Нил обернулся и выразительно поглядел на них обоих.
— Прекращаем разговоры, — шепнул историку Лулль.
Возле последнего караульного поста их встретили несколько вооруженных копьями виканцев. Копья угрожающе поднялись вверх, затем тихо опустились. Во избежание лишнего шума запасливые воины расстелили толстую шкуру, по которой и прошел отряд.
Туман, казавшийся сплошным, распадался на клочья. Одно такое облачко подплыло к отряду и накрыло идущих, двигаясь вместе с ними.
Дюкр ругал себя, что не расспросил Лулля, далеко ли до вражеских сторожевых постов. Поможет ли рукотворное облачко незаметно миновать их? Каков порядок отступления, если что-то сорвется? Дюкр дотронулся до рукоятки короткого меча. Ощущение было странным; он очень давно не прикасался к оружию… Много лет назад император отозвал рядового Дюк-ра с полей сражения. Солдат ожидал чего угодно, но только не того, что он услышал от Келланведа.
«Кабинетный историк, зарывшийся в книги и свитки, не может правдиво писать о происходящем. Особенно о войнах и битвах. Поэтому я и назначаю тебя, солдат, имперским историографом».
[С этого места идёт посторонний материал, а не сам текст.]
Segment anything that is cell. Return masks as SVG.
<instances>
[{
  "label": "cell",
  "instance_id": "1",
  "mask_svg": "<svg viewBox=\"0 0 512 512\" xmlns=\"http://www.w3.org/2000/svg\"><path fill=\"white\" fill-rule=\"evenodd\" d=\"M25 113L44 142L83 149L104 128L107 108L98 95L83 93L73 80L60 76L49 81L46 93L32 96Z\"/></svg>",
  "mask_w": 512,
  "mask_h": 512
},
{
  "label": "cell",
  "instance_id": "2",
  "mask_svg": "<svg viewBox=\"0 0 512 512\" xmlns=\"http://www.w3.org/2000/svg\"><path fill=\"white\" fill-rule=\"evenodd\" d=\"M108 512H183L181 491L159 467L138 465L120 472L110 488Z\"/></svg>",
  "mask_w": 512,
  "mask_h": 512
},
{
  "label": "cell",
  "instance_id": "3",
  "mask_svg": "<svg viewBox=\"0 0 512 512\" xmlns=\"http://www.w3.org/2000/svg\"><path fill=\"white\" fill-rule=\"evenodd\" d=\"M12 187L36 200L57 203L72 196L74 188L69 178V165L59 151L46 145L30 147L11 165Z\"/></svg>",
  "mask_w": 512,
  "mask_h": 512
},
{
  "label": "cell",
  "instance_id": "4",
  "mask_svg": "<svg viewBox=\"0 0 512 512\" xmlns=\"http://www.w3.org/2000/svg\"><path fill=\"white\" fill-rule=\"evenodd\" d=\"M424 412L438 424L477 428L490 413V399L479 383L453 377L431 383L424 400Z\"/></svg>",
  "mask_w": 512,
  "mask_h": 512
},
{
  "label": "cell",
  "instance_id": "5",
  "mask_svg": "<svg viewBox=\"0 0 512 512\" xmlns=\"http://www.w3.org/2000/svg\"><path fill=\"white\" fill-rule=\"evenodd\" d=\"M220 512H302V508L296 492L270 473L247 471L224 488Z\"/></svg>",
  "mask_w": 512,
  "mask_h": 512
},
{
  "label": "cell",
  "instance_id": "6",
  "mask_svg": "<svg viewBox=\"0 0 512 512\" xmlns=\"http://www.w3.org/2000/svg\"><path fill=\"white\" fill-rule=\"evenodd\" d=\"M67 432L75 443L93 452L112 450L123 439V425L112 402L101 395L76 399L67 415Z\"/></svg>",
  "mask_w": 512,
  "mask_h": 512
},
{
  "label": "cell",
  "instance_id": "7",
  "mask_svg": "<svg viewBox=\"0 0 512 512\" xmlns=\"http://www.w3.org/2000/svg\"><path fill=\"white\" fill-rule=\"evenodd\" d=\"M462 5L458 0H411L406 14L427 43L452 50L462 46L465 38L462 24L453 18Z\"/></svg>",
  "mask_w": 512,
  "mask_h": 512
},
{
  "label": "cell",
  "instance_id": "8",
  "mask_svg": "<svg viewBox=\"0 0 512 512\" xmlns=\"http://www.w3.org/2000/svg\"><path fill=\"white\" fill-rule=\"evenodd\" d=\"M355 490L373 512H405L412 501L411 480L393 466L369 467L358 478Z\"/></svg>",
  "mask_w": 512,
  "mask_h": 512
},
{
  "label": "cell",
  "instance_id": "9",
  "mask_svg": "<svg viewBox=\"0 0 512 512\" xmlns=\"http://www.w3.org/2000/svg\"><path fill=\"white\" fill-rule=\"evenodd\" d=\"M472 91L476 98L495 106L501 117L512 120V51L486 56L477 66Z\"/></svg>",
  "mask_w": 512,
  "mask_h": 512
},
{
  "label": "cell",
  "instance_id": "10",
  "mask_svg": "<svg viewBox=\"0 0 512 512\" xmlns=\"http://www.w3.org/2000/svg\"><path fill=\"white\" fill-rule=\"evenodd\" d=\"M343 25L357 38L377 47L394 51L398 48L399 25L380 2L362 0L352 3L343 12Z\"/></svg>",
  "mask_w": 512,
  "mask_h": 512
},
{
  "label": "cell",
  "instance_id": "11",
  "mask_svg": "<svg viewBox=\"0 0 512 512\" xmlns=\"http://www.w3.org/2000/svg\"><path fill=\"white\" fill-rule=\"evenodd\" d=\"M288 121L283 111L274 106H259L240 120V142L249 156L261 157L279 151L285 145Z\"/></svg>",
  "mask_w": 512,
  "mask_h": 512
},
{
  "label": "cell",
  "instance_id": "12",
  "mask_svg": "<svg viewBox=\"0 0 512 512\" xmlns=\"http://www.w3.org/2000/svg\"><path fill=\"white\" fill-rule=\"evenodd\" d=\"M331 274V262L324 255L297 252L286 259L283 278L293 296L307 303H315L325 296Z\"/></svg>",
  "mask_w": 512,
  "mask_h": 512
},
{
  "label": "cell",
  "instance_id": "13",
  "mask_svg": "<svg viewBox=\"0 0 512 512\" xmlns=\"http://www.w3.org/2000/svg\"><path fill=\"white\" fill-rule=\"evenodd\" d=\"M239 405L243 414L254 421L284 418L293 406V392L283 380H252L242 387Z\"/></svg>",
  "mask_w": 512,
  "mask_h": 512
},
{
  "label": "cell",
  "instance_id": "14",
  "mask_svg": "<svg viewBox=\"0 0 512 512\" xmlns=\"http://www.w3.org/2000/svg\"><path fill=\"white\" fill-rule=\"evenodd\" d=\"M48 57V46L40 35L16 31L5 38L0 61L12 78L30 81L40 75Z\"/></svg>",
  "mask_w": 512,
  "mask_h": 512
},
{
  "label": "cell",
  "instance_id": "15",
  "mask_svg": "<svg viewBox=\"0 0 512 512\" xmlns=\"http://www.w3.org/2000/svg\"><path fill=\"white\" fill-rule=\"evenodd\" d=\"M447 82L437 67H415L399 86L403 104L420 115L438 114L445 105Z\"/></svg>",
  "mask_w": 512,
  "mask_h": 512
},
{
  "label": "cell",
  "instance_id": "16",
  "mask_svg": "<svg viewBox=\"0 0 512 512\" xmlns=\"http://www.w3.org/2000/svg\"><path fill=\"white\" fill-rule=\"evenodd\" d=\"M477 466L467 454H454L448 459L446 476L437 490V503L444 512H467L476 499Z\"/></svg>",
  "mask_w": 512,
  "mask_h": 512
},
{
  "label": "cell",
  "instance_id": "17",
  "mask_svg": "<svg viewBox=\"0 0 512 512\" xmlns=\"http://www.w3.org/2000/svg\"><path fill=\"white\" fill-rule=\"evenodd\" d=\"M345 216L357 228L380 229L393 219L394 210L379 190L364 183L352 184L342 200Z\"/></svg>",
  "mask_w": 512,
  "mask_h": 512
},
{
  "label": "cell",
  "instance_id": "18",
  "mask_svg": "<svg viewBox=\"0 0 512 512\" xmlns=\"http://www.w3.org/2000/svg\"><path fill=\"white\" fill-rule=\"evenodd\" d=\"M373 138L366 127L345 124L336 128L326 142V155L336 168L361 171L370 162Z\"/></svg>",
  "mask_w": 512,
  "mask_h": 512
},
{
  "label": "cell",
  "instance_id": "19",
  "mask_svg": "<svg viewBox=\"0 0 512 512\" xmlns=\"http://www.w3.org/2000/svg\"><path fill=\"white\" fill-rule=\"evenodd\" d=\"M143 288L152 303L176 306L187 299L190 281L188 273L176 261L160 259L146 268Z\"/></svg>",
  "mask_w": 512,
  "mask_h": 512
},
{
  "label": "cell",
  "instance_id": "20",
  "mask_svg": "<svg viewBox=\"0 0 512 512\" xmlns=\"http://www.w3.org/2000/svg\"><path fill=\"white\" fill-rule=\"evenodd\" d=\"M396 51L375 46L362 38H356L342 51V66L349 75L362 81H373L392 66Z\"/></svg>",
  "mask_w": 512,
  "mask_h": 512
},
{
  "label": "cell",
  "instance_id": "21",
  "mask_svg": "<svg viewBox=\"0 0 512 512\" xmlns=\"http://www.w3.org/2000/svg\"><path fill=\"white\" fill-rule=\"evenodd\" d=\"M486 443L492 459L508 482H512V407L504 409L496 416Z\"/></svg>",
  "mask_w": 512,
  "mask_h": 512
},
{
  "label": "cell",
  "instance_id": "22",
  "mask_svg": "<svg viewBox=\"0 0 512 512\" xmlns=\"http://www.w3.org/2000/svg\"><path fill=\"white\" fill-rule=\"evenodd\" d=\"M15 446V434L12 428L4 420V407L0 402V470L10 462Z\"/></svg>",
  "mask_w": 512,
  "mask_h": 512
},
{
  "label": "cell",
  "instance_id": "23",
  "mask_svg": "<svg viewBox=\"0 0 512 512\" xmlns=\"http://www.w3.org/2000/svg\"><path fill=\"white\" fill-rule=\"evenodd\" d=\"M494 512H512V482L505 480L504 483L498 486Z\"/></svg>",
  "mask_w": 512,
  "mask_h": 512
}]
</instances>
«Но, ваше величество, я не умею ни читать, ни писать».
«Тем лучше. Значит, твой ум свободен от чужих бредней. За полгода Тук-старший научит тебя грамоте. Он — тоже воин, и вам будет легче понять друг друга. Но запомни: полгода и ни дня больше».
«Так, может, Тук-старший более достоин должности имперского историографа?»
«У меня на него другие виды, солдат. Так что делай, что я тебе велю, иначе будешь болтаться на городской стене».
Шутки Келланведа даже в лучшее время его правления отличались мрачнькм своеобразием. Дюкр вспомнил занятия у Тука-старшего. Он, тридцатипятилетний солдат, половину жизни проведший в сражениях, сидел рядом с сыном своего учителя — низкорослым замухрышкой, который всегда дрожал от холода. А еще у Тука-младшего постоянно текло из носа, отчего рукава рубашки покрывались коркой засохших соплей. Учеба растянулась дольше чем на полгода, но к тому времени занятия вел уже Тук-младший.
«Император тоже любил давать уроки — уроки покорности, — и все обстояло прекрасно, пока им никто не противился.